Una antología de Valdemar (II)
Archivado en: Cuaderno de lecturas, Felices pesadillas
Una tumba del cementerio Pere-Lachaisse (foto: Javier Memba).
(viene del asiento del 12 de octubre de 2017)
La muerta enamorada (1836), de Théophile Gautier, es un relato romántico canónico. Su propio título lo deja bien a las claras. Pero rezuma un anticlericalismo que ha venido a recordarme la eterna pendencia con el papismo de los góticos ingleses: Ann Radcliffe, Matthew G. Lewis... Clarimonda, su protagonista, además de una vampira singular -se vale de una aguja de oro para la extracción de la sangre de sus víctimas-, parece ser un súcubo que tienta a Romuald el día que va a ser ordenado sacerdote. Que sea un Romuald, ya viejo, quien cuenta la historia como un asunto de su juventud a un joven cura es un procedimiento que me seduce.

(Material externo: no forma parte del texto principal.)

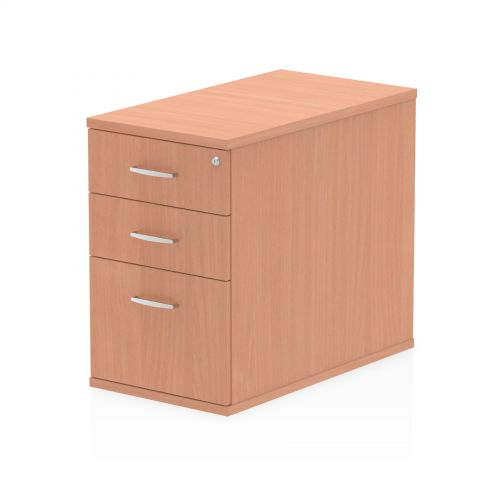 Impulse 800 Desk High Pedestal 3 Drawer Beech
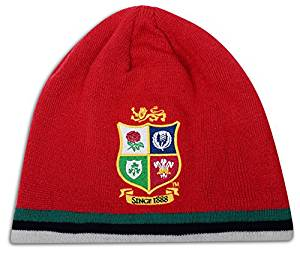 d4bcc83cbc5 Get Quotations · Canterbury British and Irish Lions Rugby Acrylic Fleece  Lined Beanie Hat - Tango Red -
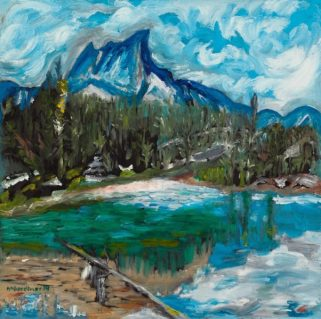 gardiner mary_soartooth_oil_17x17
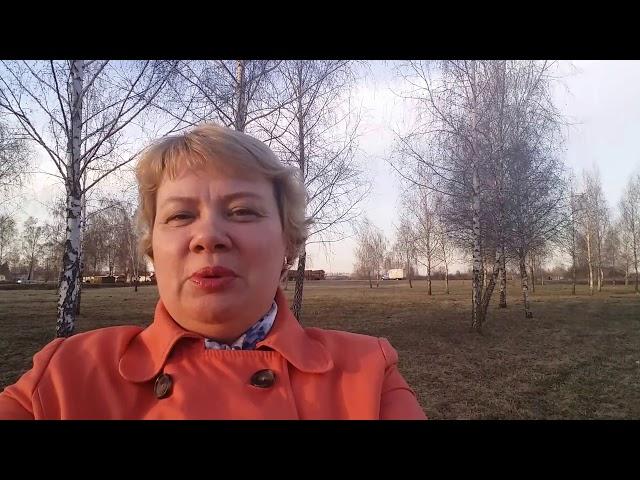 """Анна Михайлова о тренинге """"Стратегия жизни"""""""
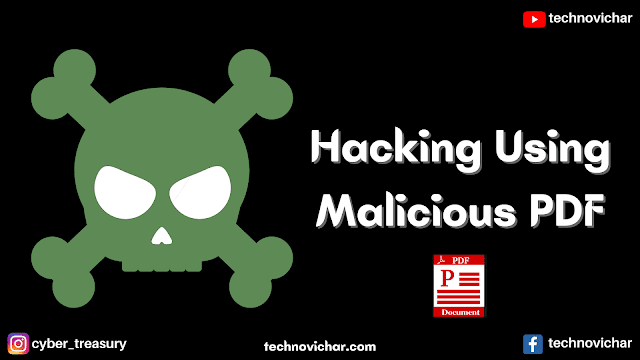 How to Create Malicious PDF for Hacking
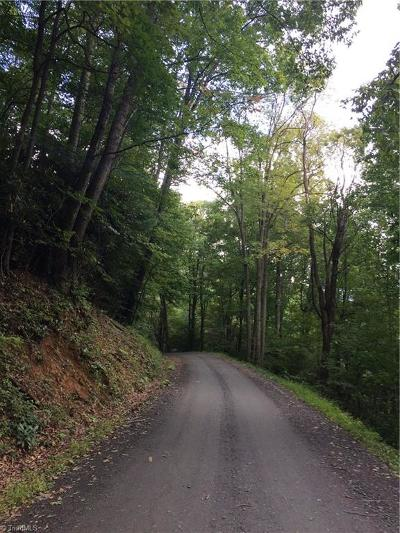 Ashe County Residential Lots & Land For Sale: Copeland Road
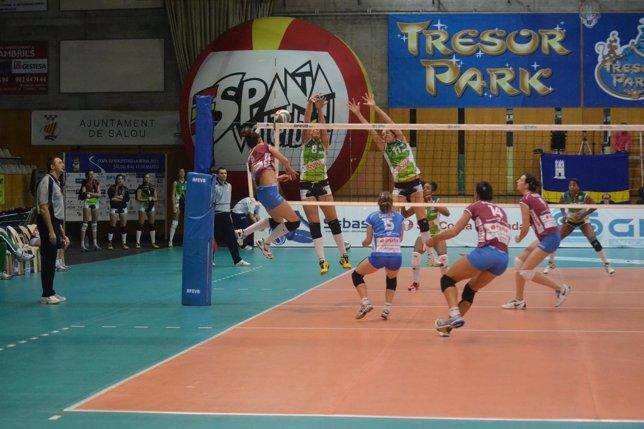 Haro Rioja Voley Y Nuchar Eurochamp Murillo En La Final De Copa De Voleibol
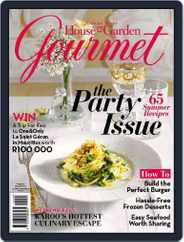 House & Garden Gourmet South Africa Magazine (Digital) Subscription January 25th, 2015 Issue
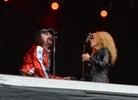 Getaway-Rock-20130808 Nashville-Pussy 0205-Copy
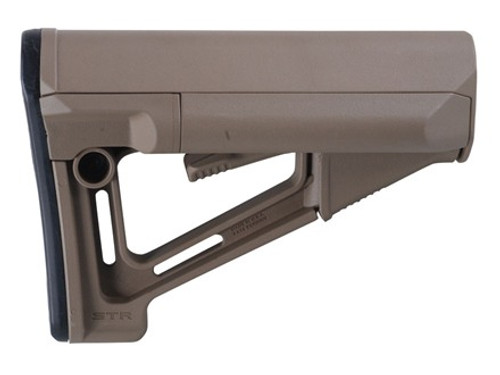 Firearms Accessories - Stocks & Grips - Magpul - SFRC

Ya en su nueva parroquia, Romuald es requerido para dar una extremaunción. Cuando acude al lugar donde se le llama, la dama, a la que debía bendecir con el último sacramento, no es otra que Clarimonda. Prendado de su belleza y creyéndola cadáver, la besa en los labios. Al punto, la muerta enamorada resucita. Es el comienzo de un apasionado amor que se desarrolla en las noches de Romuald, cuando mediante oscuros prodigios se convierte en el amante de Clarimonda en Venecia. La sombría experiencia del joven no se le pasa por alto al abad Serapione, uno de los superiores del Romuald, a quien advierte que está jugándose la salvación de su alma. Como el joven cura insiste en su nefasto amor -que sí parece cierto- a Serapione no le queda más remedio que mostrarle la tumba donde yacen desde hace mucho tiempo los restos de Clarimonda, quien -en efecto- resulta ser un súcubo de Belcebú.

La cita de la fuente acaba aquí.